Spatial question lines
--- BEGIN ---
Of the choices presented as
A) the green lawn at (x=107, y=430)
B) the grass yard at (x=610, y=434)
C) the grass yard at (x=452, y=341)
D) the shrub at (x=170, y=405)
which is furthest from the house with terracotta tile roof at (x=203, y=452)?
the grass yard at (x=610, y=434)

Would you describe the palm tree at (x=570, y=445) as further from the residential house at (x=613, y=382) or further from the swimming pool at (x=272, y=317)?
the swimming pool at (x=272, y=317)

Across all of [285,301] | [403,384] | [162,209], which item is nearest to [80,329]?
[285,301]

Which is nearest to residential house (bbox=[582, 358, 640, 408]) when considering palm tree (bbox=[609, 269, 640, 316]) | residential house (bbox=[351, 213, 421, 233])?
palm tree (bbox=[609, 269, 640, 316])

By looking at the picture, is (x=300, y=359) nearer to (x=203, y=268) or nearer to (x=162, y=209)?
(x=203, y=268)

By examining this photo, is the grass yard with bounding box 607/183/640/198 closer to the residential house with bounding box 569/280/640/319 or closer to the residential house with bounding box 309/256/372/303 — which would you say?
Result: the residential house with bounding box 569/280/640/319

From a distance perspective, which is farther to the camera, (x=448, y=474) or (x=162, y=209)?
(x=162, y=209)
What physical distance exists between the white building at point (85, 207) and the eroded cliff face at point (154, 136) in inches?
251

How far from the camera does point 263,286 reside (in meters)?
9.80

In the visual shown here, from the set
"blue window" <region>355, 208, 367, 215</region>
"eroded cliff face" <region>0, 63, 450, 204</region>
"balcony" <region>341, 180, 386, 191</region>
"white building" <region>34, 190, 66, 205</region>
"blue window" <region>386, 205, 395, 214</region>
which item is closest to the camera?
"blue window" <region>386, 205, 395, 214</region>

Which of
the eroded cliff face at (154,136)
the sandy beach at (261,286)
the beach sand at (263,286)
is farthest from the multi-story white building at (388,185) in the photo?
--- END ---
Given request
Can you copy all of the lines above word for word, without changing anything?

Answer to the task
Of the choices presented as
A) the green lawn at (x=107, y=430)
B) the grass yard at (x=610, y=434)
C) the grass yard at (x=452, y=341)
D) the shrub at (x=170, y=405)
which is furthest from the house with terracotta tile roof at (x=203, y=452)?
the grass yard at (x=610, y=434)

Would you describe the palm tree at (x=570, y=445) as further from the residential house at (x=613, y=382) or further from the swimming pool at (x=272, y=317)?
the swimming pool at (x=272, y=317)

Across all of [285,301] | [403,384] | [162,209], which item is nearest to [80,329]?
[285,301]

Which is nearest to residential house (bbox=[582, 358, 640, 408]) when considering palm tree (bbox=[609, 269, 640, 316]) | residential house (bbox=[351, 213, 421, 233])?
palm tree (bbox=[609, 269, 640, 316])

By looking at the picture, is (x=300, y=359) nearer to (x=203, y=268) or nearer to (x=162, y=209)?
(x=203, y=268)

By examining this photo, is the grass yard with bounding box 607/183/640/198 closer to the residential house with bounding box 569/280/640/319 or closer to the residential house with bounding box 309/256/372/303 — which would you say?
Result: the residential house with bounding box 569/280/640/319

From a distance perspective, which is farther to the camera, (x=448, y=474) or (x=162, y=209)?
(x=162, y=209)
What physical distance exists between the white building at point (85, 207) and the eroded cliff face at point (154, 136) in inches?
251

How far from the camera does point 263,286 reside (in meters)?
9.80

In the visual shown here, from the set
"blue window" <region>355, 208, 367, 215</region>
"eroded cliff face" <region>0, 63, 450, 204</region>
"balcony" <region>341, 180, 386, 191</region>
"white building" <region>34, 190, 66, 205</region>
"blue window" <region>386, 205, 395, 214</region>
which item is closest to the camera?
"blue window" <region>386, 205, 395, 214</region>

Which of
the eroded cliff face at (154,136)
the sandy beach at (261,286)
the beach sand at (263,286)
is farthest from the multi-story white building at (388,185) in the photo?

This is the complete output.